Cindy has called for more public support for the startup ecosystem. “When we ask entrepreneurs how likely their family would support them [to pursue the path of starting up], only 30% of them said they have support from family.” It is time to change our mindset to show more support for the startup community.

“You learn the most when you are the most uncomfortable.” Under Hong Kong’s challenges in the pandemic and Sino-US relationship, James believes that Hong Kong startups would step up from those challenges.

In the roundtable discussion, ecosystem builders including Eureka Nova and Explorium also shared their thoughts and agreed that Hong Kong has good foundation for startups to kickstart their journeys. Charles suggested the potential opportunities from the Greater Bay Area should not be neglected as well. “There is no greater place on earth where you have a global financial center like Hong Kong and global innovation center like Shenzhen,” Charles commented.

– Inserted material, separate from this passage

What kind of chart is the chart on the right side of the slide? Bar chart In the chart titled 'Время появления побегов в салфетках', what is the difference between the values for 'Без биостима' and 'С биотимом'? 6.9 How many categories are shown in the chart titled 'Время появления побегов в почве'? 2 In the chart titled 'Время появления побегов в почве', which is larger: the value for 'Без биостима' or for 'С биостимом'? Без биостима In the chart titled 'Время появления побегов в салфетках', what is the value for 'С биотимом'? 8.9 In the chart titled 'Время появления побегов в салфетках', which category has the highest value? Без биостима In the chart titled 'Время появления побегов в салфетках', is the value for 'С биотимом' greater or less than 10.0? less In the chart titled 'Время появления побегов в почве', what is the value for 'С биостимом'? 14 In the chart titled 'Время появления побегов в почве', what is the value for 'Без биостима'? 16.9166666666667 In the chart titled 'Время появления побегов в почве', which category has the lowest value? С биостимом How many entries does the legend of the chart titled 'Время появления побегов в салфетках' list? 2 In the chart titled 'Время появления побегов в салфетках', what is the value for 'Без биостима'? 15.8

Another community builder, TusPark raised the question on how the startup ecosystem in Hong Kong can attract talents from China and the rest of the world. James shared how Jumpstart launched programs with roadshows in the Greater Bay Area to call for collaboration and attract talents from all over the world. Panelists advised ecosystem builders to collaborate and reinvent themselves to attract talents. Also, they suggested the government to lower the cost of living for talents. With the foundation, opportunities, geographic advantages, the prospects for startup ecosystem builders to attract talents to Hong Kong are promising.

 

From the 3 panel discussions, we can see the community’s confidence in innovation and building a stronger startup ecosystem. We are very thankful to all of the speakers and participants who shared their thoughts. As one of the ecosystem builders, The Mills Fabrica is proud to join forces with our peers to promote Hong Kong as an innovation hub. Once again, big thank you to our partners for this year’s event as well as everyone who has continued to support us.